Task goal:
Rewrite the stretch from the line containing "Which is uppermost" through the end of the records, putting "crosswalk stripe" wherever "zebra crossing stripe" occurs and changing nothing else.

Dataset records:
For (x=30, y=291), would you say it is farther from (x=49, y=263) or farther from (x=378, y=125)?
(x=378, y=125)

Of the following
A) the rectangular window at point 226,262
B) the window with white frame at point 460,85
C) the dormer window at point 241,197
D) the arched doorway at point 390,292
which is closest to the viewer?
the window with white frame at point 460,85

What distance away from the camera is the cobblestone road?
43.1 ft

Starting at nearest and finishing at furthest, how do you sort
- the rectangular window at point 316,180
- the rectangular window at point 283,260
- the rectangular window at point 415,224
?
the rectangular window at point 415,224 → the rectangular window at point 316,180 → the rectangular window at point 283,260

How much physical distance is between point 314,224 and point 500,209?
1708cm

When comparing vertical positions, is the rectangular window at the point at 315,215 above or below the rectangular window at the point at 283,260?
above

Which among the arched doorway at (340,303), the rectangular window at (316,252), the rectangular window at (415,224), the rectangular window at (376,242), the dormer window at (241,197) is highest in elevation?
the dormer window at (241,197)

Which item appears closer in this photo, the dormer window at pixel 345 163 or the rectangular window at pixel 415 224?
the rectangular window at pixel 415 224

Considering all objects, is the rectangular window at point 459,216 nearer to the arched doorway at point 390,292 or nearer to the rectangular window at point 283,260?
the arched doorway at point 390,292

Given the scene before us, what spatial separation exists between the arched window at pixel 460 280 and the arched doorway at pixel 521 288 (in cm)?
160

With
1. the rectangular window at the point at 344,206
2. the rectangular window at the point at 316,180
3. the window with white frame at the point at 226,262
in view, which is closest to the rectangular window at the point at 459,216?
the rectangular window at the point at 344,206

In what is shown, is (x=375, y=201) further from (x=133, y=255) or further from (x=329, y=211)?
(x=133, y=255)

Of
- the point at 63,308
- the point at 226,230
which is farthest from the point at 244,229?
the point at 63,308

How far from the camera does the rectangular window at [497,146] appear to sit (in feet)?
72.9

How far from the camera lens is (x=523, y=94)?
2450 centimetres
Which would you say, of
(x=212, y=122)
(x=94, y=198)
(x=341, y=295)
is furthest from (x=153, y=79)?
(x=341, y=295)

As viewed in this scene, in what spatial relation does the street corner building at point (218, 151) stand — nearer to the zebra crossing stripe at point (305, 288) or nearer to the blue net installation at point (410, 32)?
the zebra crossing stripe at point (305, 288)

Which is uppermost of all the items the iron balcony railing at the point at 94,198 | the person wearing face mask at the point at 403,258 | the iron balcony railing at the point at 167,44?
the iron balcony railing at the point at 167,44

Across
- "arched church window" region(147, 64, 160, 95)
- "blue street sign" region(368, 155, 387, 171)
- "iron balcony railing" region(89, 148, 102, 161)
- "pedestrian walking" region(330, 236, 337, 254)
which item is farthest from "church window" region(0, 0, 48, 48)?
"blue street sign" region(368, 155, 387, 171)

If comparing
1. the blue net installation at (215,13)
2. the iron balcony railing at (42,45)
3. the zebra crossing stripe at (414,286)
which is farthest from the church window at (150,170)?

Expected answer:
Which is uppermost of all the items the iron balcony railing at the point at 94,198 | the person wearing face mask at the point at 403,258 | the iron balcony railing at the point at 167,44?
the iron balcony railing at the point at 167,44

Across
- "arched church window" region(147, 64, 160, 95)
- "blue street sign" region(368, 155, 387, 171)
- "iron balcony railing" region(89, 148, 102, 161)
- "pedestrian walking" region(330, 236, 337, 254)
which item is farthest from "church window" region(0, 0, 48, 48)?
"blue street sign" region(368, 155, 387, 171)

If comparing
1. the blue net installation at (215,13)
2. the iron balcony railing at (42,45)
3. the crosswalk stripe at (414,286)
which is farthest from the church window at (150,170)?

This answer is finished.